▸ **What to do**
Please retype the data that follows, starting at the line containing "order: Artiodactyla" and stopping after the last line.

▸ **Data supplied**
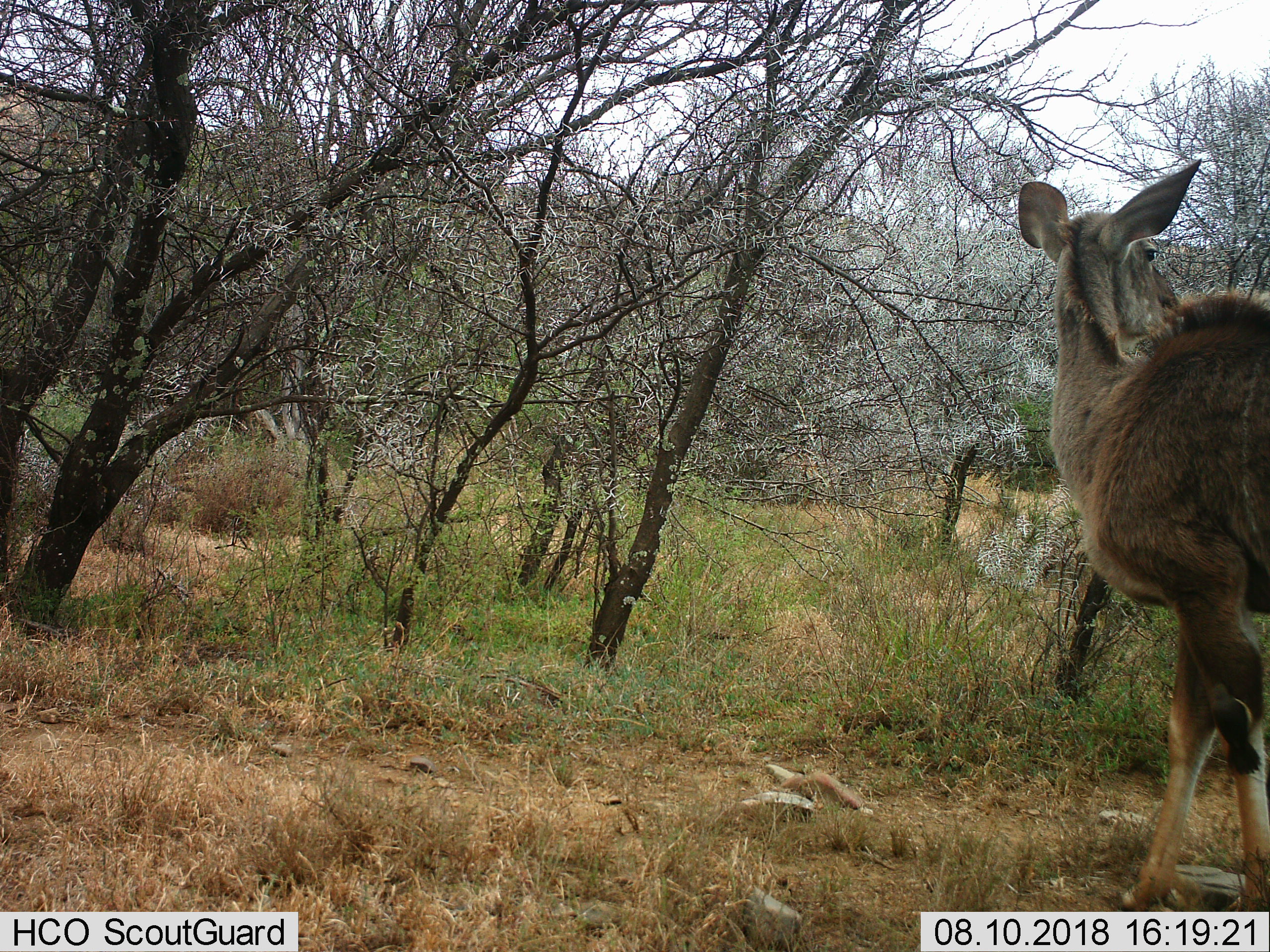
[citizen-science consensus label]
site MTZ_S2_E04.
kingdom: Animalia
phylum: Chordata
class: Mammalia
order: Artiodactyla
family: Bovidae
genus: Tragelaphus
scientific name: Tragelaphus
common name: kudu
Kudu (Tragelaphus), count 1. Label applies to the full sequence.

▸ **Written response**
order: Artiodactyla
family: Bovidae
genus: Tragelaphus
scientific name: Tragelaphus
common name: kudu
Kudu (Tragelaphus), count 1. Label applies to the full sequence.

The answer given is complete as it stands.